ORCA can extract data from fields only; it cannot be used to extract data from tables.
It also cannot process Structured documents. In order to process Structured documents in a flow that includes an ORCA VLM, you will need to create a custom flow that can separate the processing of Structured and Semi-structured documents.
“Vision Language Model Flow via GPU” settings
The settings available in the “Vision Language Model Flow via GPU” flow are listed below according to their type. To view settings of a particular type, select that type from the Settings Type drop-down list in the flow’s settings.
LLM Install
Name | Required? | Description |
|---|---|---|
Model Name | Yes | The name of the model to be installed, if it is not already present.
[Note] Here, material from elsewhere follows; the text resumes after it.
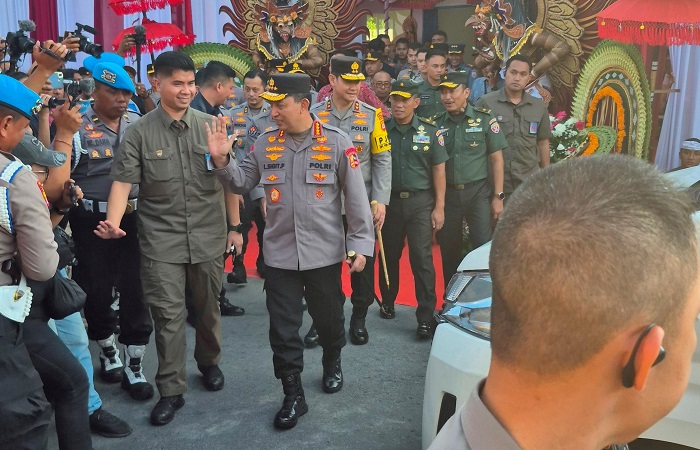 Kapolri Jenderal Polisi Drs. Listyo Sigit Prabowo, M.Si., didampingi Kapolda Bali Irjen Pol Daniel Adityajaya, S.H., S.IK., M.Si., di Denpasar, Senin (16/6) kemarin.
Installation occurs when a submission is processed through the flow. This same model is used to process the flow’s submissions. ORCA is the only valid value in v42. |
Cloudsmith Key | No | The Cloudsmith key for your instance. This setting is not applicable to SaaS deployments. Hidden by default. |
Vision Language Model
Name | Required? | Description |
|---|---|---|
Target Accuracy | Yes | The submission-level transcription accuracy targeted by the system, entered as a value between 0.0 and 1.0, inclusive (cannot be blank). |
Show Machine Predictions in Supervision | No | When enabled, predicted transcriptions that the system has low confidences in are pre-populated in this flow’s Supervision tasks. Hidden by default. |
Max Image Tokens | Yes | The maximum number of tokens used to read each page, which should be scaled based on the density of pages' content and how difficult it is to read any text (handwritten or printed) on the pages. Hidden by default. |
Sliding Window Size | Yes | The number of pages processed by the model at once, which may affect throughput and GPU-memory usage. Hidden by default. |
Max New Tokens | Yes | The maximum number of tokens used to extract data from each page, which should be scaled based on the number and length of fields to be extracted. Hidden by default. |
Quality Assurance
Name | Required? | Description |
|---|---|---|
Quality Assurance Flow | No | The flow that is called to generate VLM QA tasks. If you would like to include VLM QA tasks in your flow, select Vision Language Models QA in the drop-down list. |
Document Processing with ORCA Subflow
This subflow is available in v42.3 and later and is designed to be used with the “Document Processing” top-level flow that is also included in Hyperscience instances.
More information about this subflow and its settings can be found in Document Processing with ORCA Subflow Settings.